Can you give every line of the rows below as a Markdown table, with a "Line No." column for its number and a "Text" column for the line, leaving out blank lines and keeping the pictures out of your answer?

• • • •

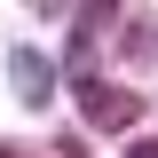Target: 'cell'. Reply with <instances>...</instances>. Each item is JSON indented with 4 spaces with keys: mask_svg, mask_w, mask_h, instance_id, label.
<instances>
[{
    "mask_svg": "<svg viewBox=\"0 0 158 158\" xmlns=\"http://www.w3.org/2000/svg\"><path fill=\"white\" fill-rule=\"evenodd\" d=\"M8 79H16V103H24V111H48V95H56V63L40 56V48H16V56H8Z\"/></svg>",
    "mask_w": 158,
    "mask_h": 158,
    "instance_id": "obj_2",
    "label": "cell"
},
{
    "mask_svg": "<svg viewBox=\"0 0 158 158\" xmlns=\"http://www.w3.org/2000/svg\"><path fill=\"white\" fill-rule=\"evenodd\" d=\"M0 158H16V150H0Z\"/></svg>",
    "mask_w": 158,
    "mask_h": 158,
    "instance_id": "obj_4",
    "label": "cell"
},
{
    "mask_svg": "<svg viewBox=\"0 0 158 158\" xmlns=\"http://www.w3.org/2000/svg\"><path fill=\"white\" fill-rule=\"evenodd\" d=\"M79 111H87V127H103V135H127L142 118V95H127L111 79H79Z\"/></svg>",
    "mask_w": 158,
    "mask_h": 158,
    "instance_id": "obj_1",
    "label": "cell"
},
{
    "mask_svg": "<svg viewBox=\"0 0 158 158\" xmlns=\"http://www.w3.org/2000/svg\"><path fill=\"white\" fill-rule=\"evenodd\" d=\"M127 158H158V142H135V150H127Z\"/></svg>",
    "mask_w": 158,
    "mask_h": 158,
    "instance_id": "obj_3",
    "label": "cell"
}]
</instances>
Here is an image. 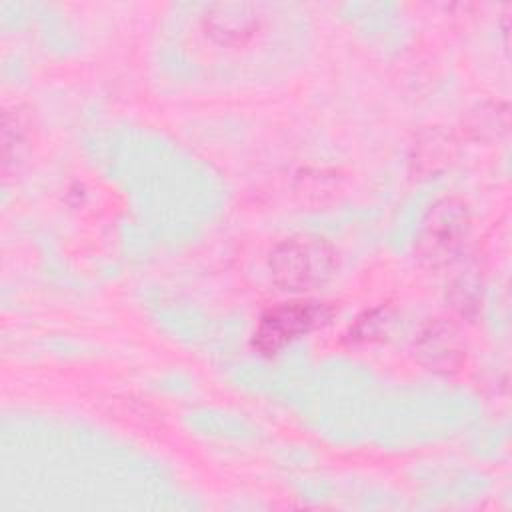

• • • •

(FINAL ANSWER):
| Line No. | Text |
|---|---|
| 1 | Target: 'cell'. Reply with <instances>...</instances>. Each item is JSON indented with 4 spaces with keys: mask_svg, mask_w, mask_h, instance_id, label. |
| 2 | <instances> |
| 3 | [{ |
| 4 |     "mask_svg": "<svg viewBox=\"0 0 158 158\" xmlns=\"http://www.w3.org/2000/svg\"><path fill=\"white\" fill-rule=\"evenodd\" d=\"M8 79H16V103H24V111H48V95H56V63L40 56V48H16V56H8Z\"/></svg>", |
| 5 |     "mask_w": 158, |
| 6 |     "mask_h": 158, |
| 7 |     "instance_id": "obj_2", |
| 8 |     "label": "cell" |
| 9 | }, |
| 10 | { |
| 11 |     "mask_svg": "<svg viewBox=\"0 0 158 158\" xmlns=\"http://www.w3.org/2000/svg\"><path fill=\"white\" fill-rule=\"evenodd\" d=\"M0 158H16V150H0Z\"/></svg>", |
| 12 |     "mask_w": 158, |
| 13 |     "mask_h": 158, |
| 14 |     "instance_id": "obj_4", |
| 15 |     "label": "cell" |
| 16 | }, |
| 17 | { |
| 18 |     "mask_svg": "<svg viewBox=\"0 0 158 158\" xmlns=\"http://www.w3.org/2000/svg\"><path fill=\"white\" fill-rule=\"evenodd\" d=\"M79 111H87V127H103V135H127L142 118V95H127L111 79H79Z\"/></svg>", |
| 19 |     "mask_w": 158, |
| 20 |     "mask_h": 158, |
| 21 |     "instance_id": "obj_1", |
| 22 |     "label": "cell" |
| 23 | }, |
| 24 | { |
| 25 |     "mask_svg": "<svg viewBox=\"0 0 158 158\" xmlns=\"http://www.w3.org/2000/svg\"><path fill=\"white\" fill-rule=\"evenodd\" d=\"M127 158H158V142H135V150H127Z\"/></svg>", |
| 26 |     "mask_w": 158, |
| 27 |     "mask_h": 158, |
| 28 |     "instance_id": "obj_3", |
| 29 |     "label": "cell" |
| 30 | }] |
| 31 | </instances> |
| 32 | Here is an image.  |